DG: I get asked this question a lot, and I think I’ve had a very interesting perspective by working in three different countries. Everybody wants to claim that their health system is better than other people’s health system. The perspective that I have is that, in the American healthcare system, they spend a huge amount of money. For people that have large amounts of money, perhaps you get marginally better care there.
GR: Only marginally better?
DG: Marginally better. However, the big issue is that there’s massive swaths of the population without coverage, and this is only going to increase now with the destruction of Obamacare. It’s all very well if one subsection of society has marginally better care, but a big subsection has no care. That’s horrendous, and people are dying because of that. In the U.K., everybody has coverage.
GR: This may not be self-evident to all. Can you elaborate?

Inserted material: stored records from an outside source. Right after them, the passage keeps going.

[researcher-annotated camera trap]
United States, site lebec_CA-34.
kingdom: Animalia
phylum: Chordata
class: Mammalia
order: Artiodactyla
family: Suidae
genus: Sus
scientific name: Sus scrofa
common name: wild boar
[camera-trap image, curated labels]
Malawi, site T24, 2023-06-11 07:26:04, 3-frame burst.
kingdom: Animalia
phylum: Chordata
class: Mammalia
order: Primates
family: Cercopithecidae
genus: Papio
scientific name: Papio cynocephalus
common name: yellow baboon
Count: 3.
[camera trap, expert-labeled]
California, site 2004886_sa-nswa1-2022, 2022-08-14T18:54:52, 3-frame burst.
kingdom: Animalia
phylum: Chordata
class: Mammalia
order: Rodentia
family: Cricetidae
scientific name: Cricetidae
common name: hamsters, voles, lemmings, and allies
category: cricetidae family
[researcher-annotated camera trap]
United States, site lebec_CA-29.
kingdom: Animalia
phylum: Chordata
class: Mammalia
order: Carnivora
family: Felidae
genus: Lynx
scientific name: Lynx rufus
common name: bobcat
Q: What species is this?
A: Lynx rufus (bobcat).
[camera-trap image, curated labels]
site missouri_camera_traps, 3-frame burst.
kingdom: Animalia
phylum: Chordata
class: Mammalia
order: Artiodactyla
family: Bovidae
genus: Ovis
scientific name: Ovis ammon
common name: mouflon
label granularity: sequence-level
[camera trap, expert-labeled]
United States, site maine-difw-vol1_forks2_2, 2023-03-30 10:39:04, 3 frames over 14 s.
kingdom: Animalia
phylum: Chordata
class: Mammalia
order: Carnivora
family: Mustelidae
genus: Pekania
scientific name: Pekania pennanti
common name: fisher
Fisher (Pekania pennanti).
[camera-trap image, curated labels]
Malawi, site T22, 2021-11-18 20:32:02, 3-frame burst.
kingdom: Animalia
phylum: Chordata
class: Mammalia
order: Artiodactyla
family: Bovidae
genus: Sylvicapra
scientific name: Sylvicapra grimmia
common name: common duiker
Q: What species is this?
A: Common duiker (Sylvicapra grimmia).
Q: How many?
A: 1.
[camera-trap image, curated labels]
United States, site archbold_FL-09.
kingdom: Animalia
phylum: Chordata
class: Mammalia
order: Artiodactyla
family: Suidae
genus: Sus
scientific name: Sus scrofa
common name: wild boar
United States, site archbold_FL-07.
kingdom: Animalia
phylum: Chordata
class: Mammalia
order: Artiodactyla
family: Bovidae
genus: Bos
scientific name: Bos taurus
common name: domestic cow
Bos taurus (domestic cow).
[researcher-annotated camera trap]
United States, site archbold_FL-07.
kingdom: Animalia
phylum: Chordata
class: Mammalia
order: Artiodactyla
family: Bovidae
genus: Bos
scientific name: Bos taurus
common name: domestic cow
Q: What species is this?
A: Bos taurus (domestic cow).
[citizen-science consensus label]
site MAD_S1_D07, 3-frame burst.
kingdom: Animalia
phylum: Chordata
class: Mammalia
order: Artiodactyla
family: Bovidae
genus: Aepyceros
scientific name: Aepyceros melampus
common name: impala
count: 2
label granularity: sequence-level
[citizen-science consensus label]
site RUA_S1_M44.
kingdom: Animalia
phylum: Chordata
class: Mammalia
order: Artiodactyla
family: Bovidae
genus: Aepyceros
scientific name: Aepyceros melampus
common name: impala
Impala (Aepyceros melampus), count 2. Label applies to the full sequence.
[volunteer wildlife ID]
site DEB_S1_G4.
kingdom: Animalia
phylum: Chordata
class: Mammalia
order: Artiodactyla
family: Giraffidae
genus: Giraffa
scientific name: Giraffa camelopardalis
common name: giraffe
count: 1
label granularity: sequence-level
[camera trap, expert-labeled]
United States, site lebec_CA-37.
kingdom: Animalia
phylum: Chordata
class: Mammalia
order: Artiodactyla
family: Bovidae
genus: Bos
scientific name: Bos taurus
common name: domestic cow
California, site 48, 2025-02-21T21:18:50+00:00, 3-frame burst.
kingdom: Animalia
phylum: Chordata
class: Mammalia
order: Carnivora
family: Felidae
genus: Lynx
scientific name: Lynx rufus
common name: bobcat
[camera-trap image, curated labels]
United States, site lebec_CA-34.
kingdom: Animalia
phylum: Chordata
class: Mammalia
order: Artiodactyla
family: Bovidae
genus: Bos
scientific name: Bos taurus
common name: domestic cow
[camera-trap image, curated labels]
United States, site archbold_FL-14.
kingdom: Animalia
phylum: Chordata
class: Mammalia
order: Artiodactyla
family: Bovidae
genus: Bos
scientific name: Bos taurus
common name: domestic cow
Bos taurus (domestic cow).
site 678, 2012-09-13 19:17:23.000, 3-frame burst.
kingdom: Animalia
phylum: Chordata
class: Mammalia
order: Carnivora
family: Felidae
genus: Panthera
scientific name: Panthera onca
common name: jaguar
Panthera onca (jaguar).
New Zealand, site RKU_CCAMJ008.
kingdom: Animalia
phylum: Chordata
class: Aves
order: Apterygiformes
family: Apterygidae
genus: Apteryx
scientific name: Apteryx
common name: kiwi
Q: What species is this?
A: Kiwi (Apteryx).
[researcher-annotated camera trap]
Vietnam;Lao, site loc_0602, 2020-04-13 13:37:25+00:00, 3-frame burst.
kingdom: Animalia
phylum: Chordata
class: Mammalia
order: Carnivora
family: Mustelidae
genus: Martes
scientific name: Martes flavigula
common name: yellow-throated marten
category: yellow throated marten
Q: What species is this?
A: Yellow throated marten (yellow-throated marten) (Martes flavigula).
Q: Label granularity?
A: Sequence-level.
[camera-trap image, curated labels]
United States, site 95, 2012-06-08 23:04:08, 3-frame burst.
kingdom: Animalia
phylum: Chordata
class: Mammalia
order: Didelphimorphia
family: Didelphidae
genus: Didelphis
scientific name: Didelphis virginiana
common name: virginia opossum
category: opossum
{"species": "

DG: By a matter of law. There’s the National Healthcare Service, which provides full coverage to every person within society. You have to sign up and go through some paperwork, but essentially, everyone’s covered, which is a great system. However, there are also inefficiencies within the system, because you work in a system which is a socialized system. Some view it as quite inefficient.
GR: Is it indeed inefficient? When you use acceptable standards, is it inefficient? World Bank data show that, compared with the U.K. and Israel, the U.S. has a mixed record [concerning] life expectancy and infant mortality.
DG: The data is interesting, but I don’t think it’s fair to look at mortality rates and life expectancy and put this all down to healthcare. Much of these differences are likely related to other lifestyle and cultural issues such as diet, exercise, smoking rates, education, etc. We know that the greatest improvements in such metrics in the twentieth century were not due to healthcare but rather due to improvements in sanitation and hygiene.
I think that things that are very important, from what I’ve seen—diseases and illnesses that are serious, ones that need to be treated quickly or diseases where there are treatments that have a major impact on survival and life—they’re available in the U.K. and Israel. There are other things, such as drugs that are available in America but not in England because they haven’t been deemed to be cost effective, so they’re not available, such as drugs that increase life expectancy by just a few months.
GR: Let me ask it this way: where would you prefer to be a patient, in the U.K. or in the U.S.?
DG: If I have good quality health insurance, I would actually prefer to be in the U.S. I can choose my doctor. I have a certain amount of control. If I have good quality health insurance, I can choose where I go. I’m an educated consumer, so I can think about what’s being done, what’s not being done, and why. As a person without good insurance, I might be better off being in the U.K.